3 Methodology
This page provides an outline of the methodology behind indicator modelling / calculation. For more details, please refer to the notebooks (provided in the Appendices of this book).
3.1 Indicator selection
We resolved to use four indicators of interest, which were shortlisted after an initial review of the available data and software, as well as the interests of the stakeholders. These are:
- Air quality
- House prices
- Job accessibility
- Greenspace accessibility
For each of these indicators, we have detailed below how they are generated. This step represents the basic scenario.
We have two different types of indicators: while air quality and house prices are derived using models which are fit to actual data, accessibilities are directly calculated using geospatial data, so are not directly modelled/predicted using explanatory variables.
3.1.1 Accessibility calculation
For accessibility computations, we calculate the cumulative potential accessibility to green spaces and jobs (collectively ‘opportunities’). We consider a set of origins and opportunity destination points, and the time it takes to move between them on the road network for different transport modes.
In order to calculate the time it takes from each origin to reach each destination, we need to have a Time Travel Matrix (TTM) between origins and destinations for different means of transport. To build this, we can generate a graph/network starting from two data sources: one for the road network, and one for public transportation schedules. Once a TTM is built between a set of origins and a set of destinations for a given mode of transport, we can run accessibility analyses on it.
Origins: For this project, we take the coordinates of the Population Weighted Centroids (PWC) of Output Areas (OA) as the origins.
Destinations: For each destination, we need to provide the coordinates as well as a datum for the opportunity (or ‘supply’, in our case this is the land use). For example, this could be the number of jobs available. (Other opportunities, though not considered here, could be the number of schools, health centres, or any other countable feature.)
Jobs: The destinations used for job accessibility are the PWCs of the working population for each Workplace Zone (WPZ) in the 2011 Census (see original data and definition).
To obtain an opportunity measure (job counts), we make the approximation that the number of workers is equal to the number of available jobs. This is in order to preserve the spatial location of the jobs, which is needed in the calculation of the time travel matrix. In fact, the number of jobs in the Census is given at the OA level, but the PWC for this aggregated level can be off-centered in relation to where people work.

DATA SEGMENT —

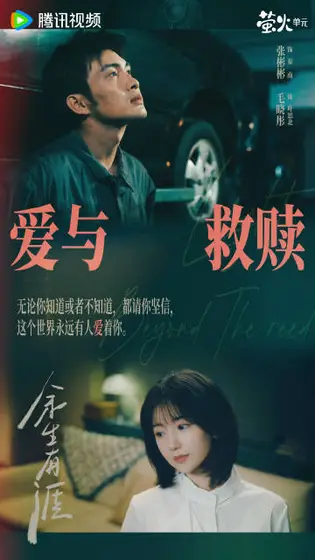 余生有涯 关系海报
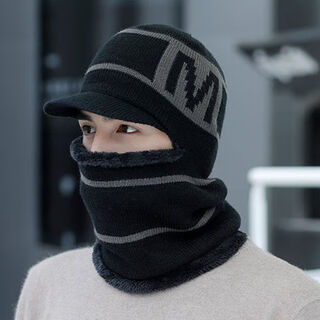 Jinggong fishing hat with leaky eyes in winter, a hat with only leaky eyes for men in winter, thickened plus velvet head cover, warm and cold-proof hat, m one-piece hat, black, one size fits all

WHAT IS EXPECTED — Extend the indicator methodology text with the part that follows its final sentence.

TASK RESPONSE —
Finally, we define job accessibility as the number of jobs which are accessible by public transport and walking within 15 minutes.
Greenspace: Here, we use the open data set available from Ordnance Survey (OS). In particular, as a first approximation we consider the layer “Access points” from this datum. This gives the coordinates of the access points to green spaces in all of Great Britain, which we use as destinations.
As an opportunity measure, we count the total areas of the greenspace (layer “Sites”) to which these points give access to. The greenspace accessibility is then defined as the sum of the areas of greenspace sites reachable within 15 minutes.
A step-by-step description of the accessibility calculations is as follows:
Indicator definition
- Obtain greenspace sites from OS
- Filter out irrelevant categories (allotments, golf courses, bowling greens)
- Retain entrances on the edge of the sites
- Associate
- Get the area of each site
- Filter entrances within time threshold (15 min) of each origin (OA)
- Consider unique values for parks (can be reached in )
- Generate metric for each OA as the sum of reachable site size
Build time travel matrix (TTM)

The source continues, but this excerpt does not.